◆ WHAT IS NEEDED:
Print, please, the line that contains "From the provided" and each line after it to the end of the entries, unchanged and with nothing else.

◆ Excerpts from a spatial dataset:
#####
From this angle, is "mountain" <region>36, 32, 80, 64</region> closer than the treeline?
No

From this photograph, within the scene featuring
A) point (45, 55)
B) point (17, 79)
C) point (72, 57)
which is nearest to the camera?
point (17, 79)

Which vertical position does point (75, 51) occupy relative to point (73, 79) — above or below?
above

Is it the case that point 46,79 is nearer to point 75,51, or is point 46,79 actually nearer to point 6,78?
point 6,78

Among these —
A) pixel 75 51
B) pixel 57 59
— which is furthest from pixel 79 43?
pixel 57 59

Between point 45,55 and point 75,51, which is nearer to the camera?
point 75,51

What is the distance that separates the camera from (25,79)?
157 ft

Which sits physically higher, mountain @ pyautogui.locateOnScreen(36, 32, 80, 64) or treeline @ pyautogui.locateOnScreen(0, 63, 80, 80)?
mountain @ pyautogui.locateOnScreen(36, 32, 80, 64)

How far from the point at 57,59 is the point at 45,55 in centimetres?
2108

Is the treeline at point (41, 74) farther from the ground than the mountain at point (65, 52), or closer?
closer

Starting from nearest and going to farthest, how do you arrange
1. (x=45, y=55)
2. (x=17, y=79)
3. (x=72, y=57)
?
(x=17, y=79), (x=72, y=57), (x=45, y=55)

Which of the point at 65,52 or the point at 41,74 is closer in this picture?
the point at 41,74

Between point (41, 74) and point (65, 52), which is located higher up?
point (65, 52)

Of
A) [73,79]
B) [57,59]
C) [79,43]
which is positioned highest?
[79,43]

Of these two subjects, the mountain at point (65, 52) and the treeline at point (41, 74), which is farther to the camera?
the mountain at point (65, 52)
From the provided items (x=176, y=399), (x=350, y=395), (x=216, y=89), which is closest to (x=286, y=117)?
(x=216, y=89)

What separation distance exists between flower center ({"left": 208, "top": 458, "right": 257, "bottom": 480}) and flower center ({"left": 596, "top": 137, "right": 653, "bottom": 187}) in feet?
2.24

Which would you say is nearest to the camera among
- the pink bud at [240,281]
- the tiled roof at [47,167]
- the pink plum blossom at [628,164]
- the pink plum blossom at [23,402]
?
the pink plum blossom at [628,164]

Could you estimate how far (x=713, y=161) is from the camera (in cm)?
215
#####
◆ RESULT:
From the provided items (x=176, y=399), (x=350, y=395), (x=216, y=89), which is closest to (x=286, y=117)?
(x=216, y=89)

What separation distance exists between flower center ({"left": 208, "top": 458, "right": 257, "bottom": 480}) and flower center ({"left": 596, "top": 137, "right": 653, "bottom": 187}) in feet?
2.24

Which would you say is nearest to the camera among
- the pink bud at [240,281]
- the tiled roof at [47,167]
- the pink plum blossom at [628,164]
- the pink plum blossom at [23,402]
?
the pink plum blossom at [628,164]

Could you estimate how far (x=713, y=161) is from the camera (in cm)?
215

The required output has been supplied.